As the title says I found such a sentence in some C lecture notes.
I can't invent any example proving that sentence.
In my opinion every of assignment operations is evaluated once, because when we want it to be evaluated more than once we put in in a loop. What am I missing then?
I've searched but couldn't find an answer here on SO.
C says:
(C99, 6.5.16.2p3) "A compound assignment of the form E1 op= E2 differs from the simple assignment expression E1 = E1 op (E2) only in that the lvalue E1 is evaluated only once."
Below are some examples of why it matters:
Example 1:
a[i++] += 1;
is the same as:
a[i] = a[i] + 1; i++;
because the left operand of += is evaluated once.
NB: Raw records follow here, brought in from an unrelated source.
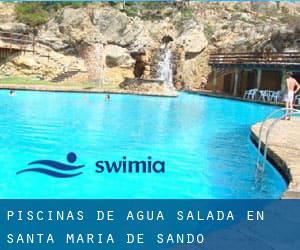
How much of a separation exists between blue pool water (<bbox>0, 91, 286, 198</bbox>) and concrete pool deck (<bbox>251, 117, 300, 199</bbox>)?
→ 9.9 inches

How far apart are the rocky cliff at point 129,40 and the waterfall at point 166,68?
1.49ft

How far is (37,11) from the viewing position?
32.4 metres

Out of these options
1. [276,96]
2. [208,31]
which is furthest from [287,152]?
[208,31]

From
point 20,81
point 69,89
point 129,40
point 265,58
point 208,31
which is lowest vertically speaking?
point 69,89

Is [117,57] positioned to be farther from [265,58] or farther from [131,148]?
[131,148]

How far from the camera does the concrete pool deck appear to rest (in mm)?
5009

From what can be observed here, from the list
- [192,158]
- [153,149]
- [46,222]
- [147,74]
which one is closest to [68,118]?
[153,149]

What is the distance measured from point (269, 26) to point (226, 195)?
27.3 m

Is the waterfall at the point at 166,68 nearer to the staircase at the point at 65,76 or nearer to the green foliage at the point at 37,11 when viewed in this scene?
Result: the staircase at the point at 65,76

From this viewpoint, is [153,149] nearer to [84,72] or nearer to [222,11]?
[84,72]

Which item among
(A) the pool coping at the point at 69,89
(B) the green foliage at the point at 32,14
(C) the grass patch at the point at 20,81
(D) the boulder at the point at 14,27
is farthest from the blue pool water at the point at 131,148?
(B) the green foliage at the point at 32,14

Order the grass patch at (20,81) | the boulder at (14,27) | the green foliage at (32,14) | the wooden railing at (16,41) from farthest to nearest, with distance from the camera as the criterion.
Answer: the green foliage at (32,14) < the boulder at (14,27) < the wooden railing at (16,41) < the grass patch at (20,81)

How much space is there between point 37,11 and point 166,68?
11695mm

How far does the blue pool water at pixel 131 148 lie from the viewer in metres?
6.34
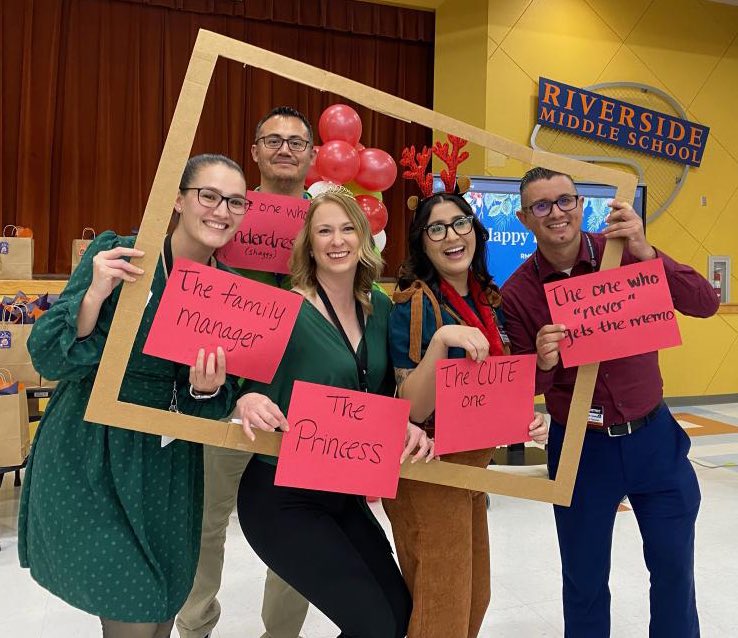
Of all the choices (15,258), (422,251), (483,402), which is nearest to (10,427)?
(15,258)

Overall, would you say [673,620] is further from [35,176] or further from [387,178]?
[35,176]

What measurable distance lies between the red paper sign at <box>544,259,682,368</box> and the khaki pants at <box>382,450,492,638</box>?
0.36m

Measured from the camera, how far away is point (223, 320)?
3.82 ft

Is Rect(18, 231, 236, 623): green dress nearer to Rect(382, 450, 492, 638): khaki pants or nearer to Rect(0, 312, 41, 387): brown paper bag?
Rect(382, 450, 492, 638): khaki pants

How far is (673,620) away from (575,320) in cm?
85

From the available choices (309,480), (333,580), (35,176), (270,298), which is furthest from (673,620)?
(35,176)

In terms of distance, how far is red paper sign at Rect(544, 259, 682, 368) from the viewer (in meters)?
1.39

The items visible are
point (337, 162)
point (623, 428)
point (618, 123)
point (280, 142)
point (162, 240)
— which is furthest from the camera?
point (618, 123)

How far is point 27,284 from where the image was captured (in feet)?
12.7

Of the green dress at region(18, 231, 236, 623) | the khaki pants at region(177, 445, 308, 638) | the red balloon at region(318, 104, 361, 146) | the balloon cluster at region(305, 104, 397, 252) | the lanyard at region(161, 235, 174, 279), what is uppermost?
the red balloon at region(318, 104, 361, 146)

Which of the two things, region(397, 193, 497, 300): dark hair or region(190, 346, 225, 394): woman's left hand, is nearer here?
region(190, 346, 225, 394): woman's left hand

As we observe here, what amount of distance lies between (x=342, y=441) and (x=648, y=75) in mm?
6180

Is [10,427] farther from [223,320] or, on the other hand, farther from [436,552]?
[436,552]

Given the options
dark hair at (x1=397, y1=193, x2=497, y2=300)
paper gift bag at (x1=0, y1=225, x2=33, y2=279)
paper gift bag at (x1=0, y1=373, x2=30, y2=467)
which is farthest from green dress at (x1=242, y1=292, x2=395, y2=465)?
paper gift bag at (x1=0, y1=225, x2=33, y2=279)
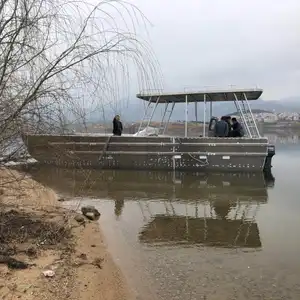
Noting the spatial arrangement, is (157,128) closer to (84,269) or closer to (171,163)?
(171,163)

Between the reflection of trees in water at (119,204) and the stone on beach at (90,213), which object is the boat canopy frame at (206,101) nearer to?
the reflection of trees in water at (119,204)

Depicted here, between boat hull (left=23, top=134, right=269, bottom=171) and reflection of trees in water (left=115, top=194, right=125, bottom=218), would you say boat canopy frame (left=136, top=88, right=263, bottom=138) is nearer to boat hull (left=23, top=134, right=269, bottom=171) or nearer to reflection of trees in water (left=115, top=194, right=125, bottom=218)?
boat hull (left=23, top=134, right=269, bottom=171)

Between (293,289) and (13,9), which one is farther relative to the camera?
(293,289)

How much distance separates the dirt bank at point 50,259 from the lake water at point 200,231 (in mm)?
355

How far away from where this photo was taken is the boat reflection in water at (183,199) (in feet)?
26.9

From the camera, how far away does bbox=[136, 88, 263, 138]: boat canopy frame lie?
16.5 m

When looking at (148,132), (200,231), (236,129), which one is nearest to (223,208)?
(200,231)

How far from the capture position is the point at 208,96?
17281 mm

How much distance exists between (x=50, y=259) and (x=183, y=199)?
631cm

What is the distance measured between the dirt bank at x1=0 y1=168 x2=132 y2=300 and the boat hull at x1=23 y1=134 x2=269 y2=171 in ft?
25.8

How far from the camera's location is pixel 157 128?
17.8 meters

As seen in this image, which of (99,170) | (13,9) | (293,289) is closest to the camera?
(13,9)

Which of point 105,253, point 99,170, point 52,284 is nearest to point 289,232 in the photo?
point 105,253

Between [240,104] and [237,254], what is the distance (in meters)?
10.7
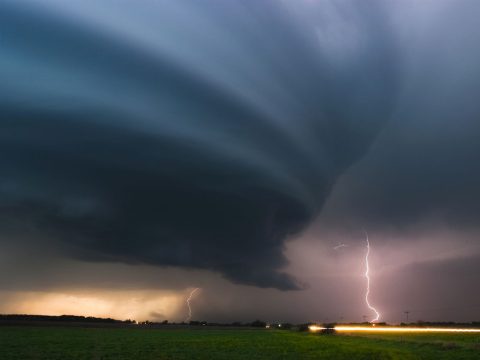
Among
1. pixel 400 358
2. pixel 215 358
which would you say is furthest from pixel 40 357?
pixel 400 358

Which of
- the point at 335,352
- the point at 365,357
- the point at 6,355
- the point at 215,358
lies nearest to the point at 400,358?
the point at 365,357

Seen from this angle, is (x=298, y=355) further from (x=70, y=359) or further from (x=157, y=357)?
(x=70, y=359)

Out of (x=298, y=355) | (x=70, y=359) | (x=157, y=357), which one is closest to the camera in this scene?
(x=70, y=359)

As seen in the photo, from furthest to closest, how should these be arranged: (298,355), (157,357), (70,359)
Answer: (298,355) → (157,357) → (70,359)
If it was not evaluated once it would be the same as:
a[i++] = a[i++] + 1;
which is of course different (and undefined behavior BTW).
Example 2:
*foo() += 1;
assuming foo here returns a pointer to an object of a scalar type and produces side effects (for example it prints a string on the terminal). With the compound assignment operator it will print the string only once and not two times.
Example 3:
REG |= 0x01;
assuming REG here is an IO register (something like #define REG (*(volatile uint8_t *) 0x42)) and that every read to this specific IO register triggers a hardware event. The register will be read only once with the compound assignment operator and not two times.
EDIT: following @R. comment I striked the example 3. I think most compilers do not perform a read in this expression: REG = 31 or two reads with this expression: REG = REG | 0x01.